═══ Information given ═══

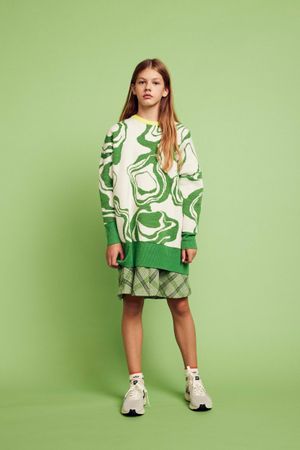 SHOP THE LOOK - 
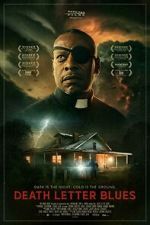 Watch Death Letter Blues Zoechip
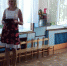 20190620_095611 - Россошанское благочиние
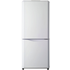 Daewoo RN-171 165L Fridge image NaN
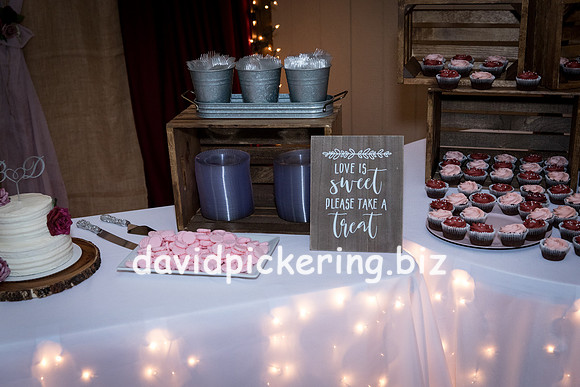 DPP_7389-12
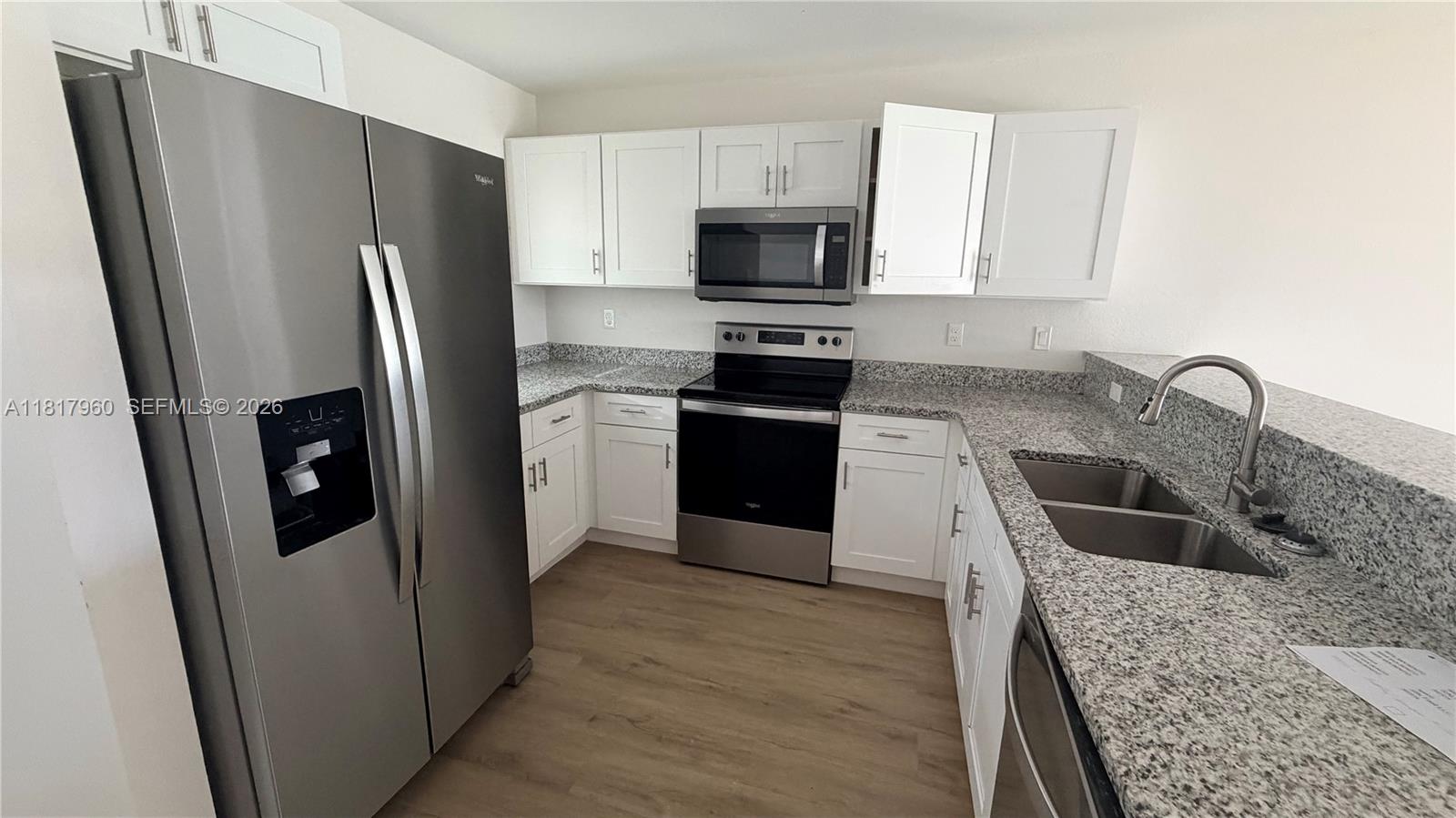 SUN N LAKES UNIT 16 - Residential Income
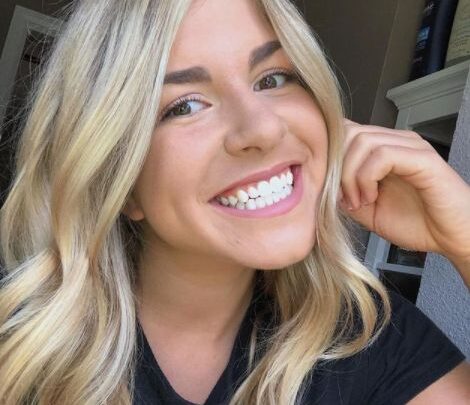 Maddie Gray Biography: Age, Height, Parents, Net Worth, Movies & TV Shows, Boyfriend, Husband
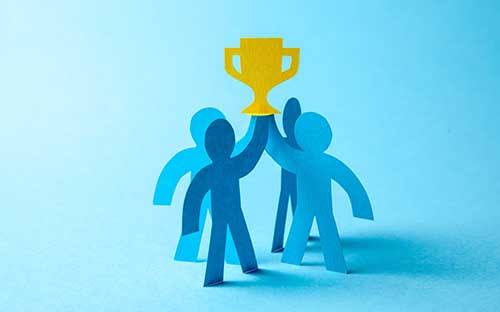 成人高考学位英语好考吗? 成人高考学位英语好考吗?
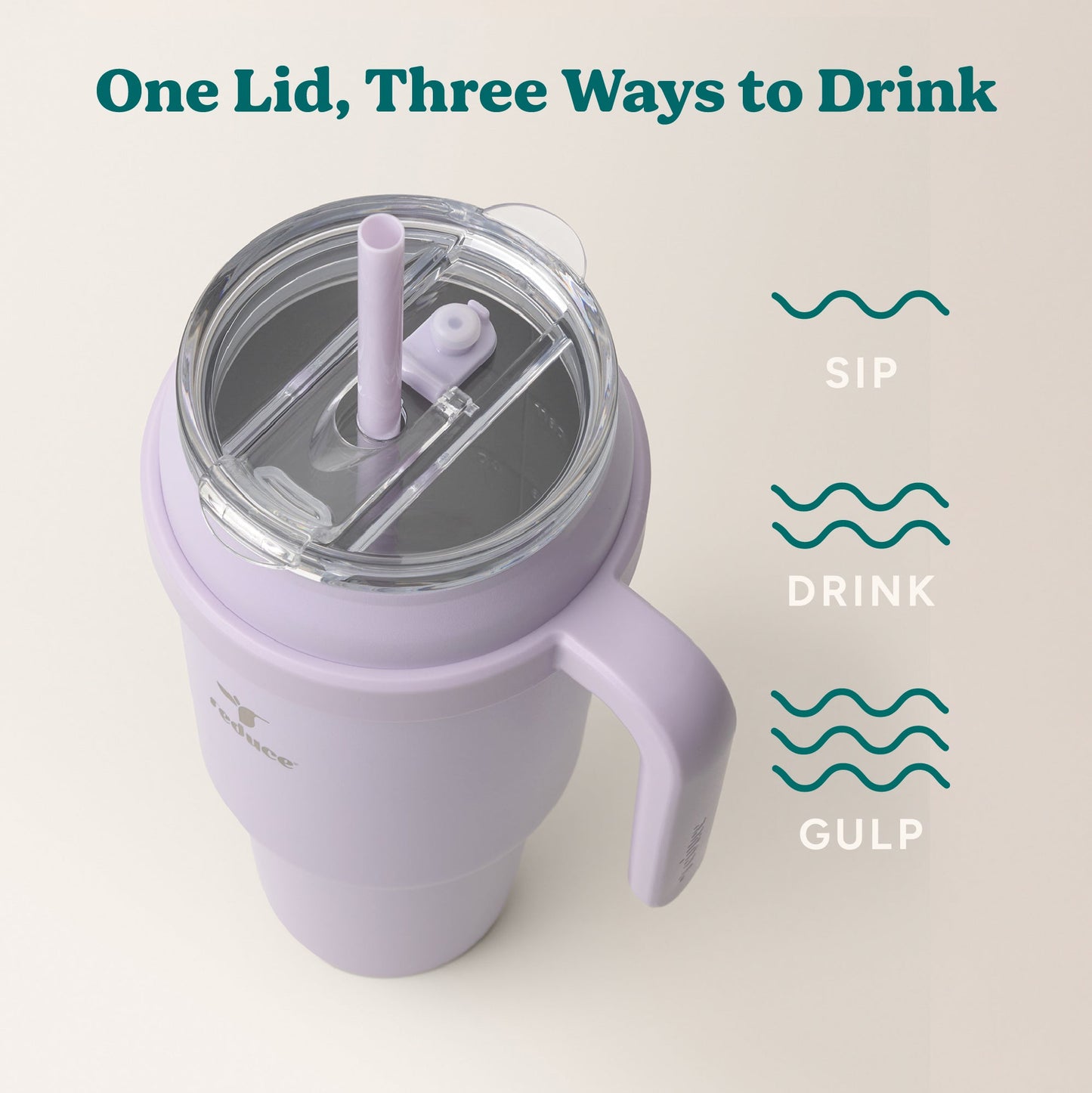 cold1-travel-50-oz-e3 Cold1TravelMug_50oz_GentleLavender-4.jpg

═══

* [What to work on] What's needed is every record restated exactly, pictures excluded.

* [Your response]
 SHOP THE LOOK - 
 Watch Death Letter Blues Zoechip
 20190620_095611 - Россошанское благочиние
 Daewoo RN-171 165L Fridge image NaN
 DPP_7389-12
 SUN N LAKES UNIT 16 - Residential Income
 Maddie Gray Biography: Age, Height, Parents, Net Worth, Movies & TV Shows, Boyfriend, Husband
 成人高考学位英语好考吗? 成人高考学位英语好考吗?
 cold1-travel-50-oz-e3 Cold1TravelMug_50oz_GentleLavender-4.jpg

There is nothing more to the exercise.